* **Source data**
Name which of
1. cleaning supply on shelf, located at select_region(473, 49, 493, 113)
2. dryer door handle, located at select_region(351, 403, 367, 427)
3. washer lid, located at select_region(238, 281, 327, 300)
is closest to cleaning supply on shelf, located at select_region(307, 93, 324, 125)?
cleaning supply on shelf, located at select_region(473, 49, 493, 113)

* **What needs to be done**
Rewrite the data above, replacing "washer lid" with "washing machine lid" and keeping everything else the same.

* **Output of the exercise**
Name which of
1. cleaning supply on shelf, located at select_region(473, 49, 493, 113)
2. dryer door handle, located at select_region(351, 403, 367, 427)
3. washing machine lid, located at select_region(238, 281, 327, 300)
is closest to cleaning supply on shelf, located at select_region(307, 93, 324, 125)?
cleaning supply on shelf, located at select_region(473, 49, 493, 113)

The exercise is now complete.